Boston Terrorism is Cause For Reflection On U.S. Foreign Policy

Impact

The Boston Marathon bombing was a terrible tragedy that does not stand alone. 

Casualty figures for April suggest that about 182 people have been killed in violence in Afghanistan this month. In one of the days leading up to the election, some 55 people in Iraq were killed in a bombing. The wars that catalyzed such attacks, and have made both Iraq and Afghanistan such unstable nations, will end up costing the United States over $4 trillion total, to say nothing of the cost of human life both military and civilian. 

Approximately 4,700 people have been killed by United States drone strikes: in Pakistan alone they have killed about 800 civilians and far too many children.  The survivors of these attacks, and the family members of those killed, are often radicalized by the attacks into an animosity towards the United States that frankly, seems righteous when considering the devastation that U.S.’ foreign policy has wreaked upon their communities. At Jezebel, writers testily proclaim that one can feel sadness about the Boston Marathon just as one feels sadness about drone strikes or mass bombings around the world, but if that’s the case, where are the innumerable memorials and blood donations for those in Iraq? Where is the passionate American condemnation of drone strikes and all military policy that endangers and terrifies a population the way that the Boston Marathon did to our citizens that would presumably accompany such empathy?  

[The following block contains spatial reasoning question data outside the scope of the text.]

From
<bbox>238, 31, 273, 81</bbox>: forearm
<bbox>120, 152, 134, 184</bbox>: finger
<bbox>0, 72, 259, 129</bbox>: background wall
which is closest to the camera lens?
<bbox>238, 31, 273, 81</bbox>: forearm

At the time of this writing, CNN has announced that a suspect in the bombings has been identified, though he/she has not been taken into custody. We must hope, not that the person who committed this act is “not Muslim,” as so many around the world are praying, fearing violent and misguided military repercussions, fueled the United States emphasis on militarization and tacitly condoned by our misinformed citizenry’s racism. Rather, we have to hope that the United States, both our people and our government, takes this horrible incident as an opportunity to reflect on the violence perpetuated against American citizens, but also in our name, and by our leaders. Otherwise the Boston Marathon tragedy is only a terrifying incident, business as usual for United States’ post 9/11 foreign policy and a wasted opportunity for empathy. Americans are not the only people in the world upon whom egregious acts of violence are perpetrated. Indeed, we are a citizenry whose state’s violence tends to be perpetuated far beyond our national boundaries.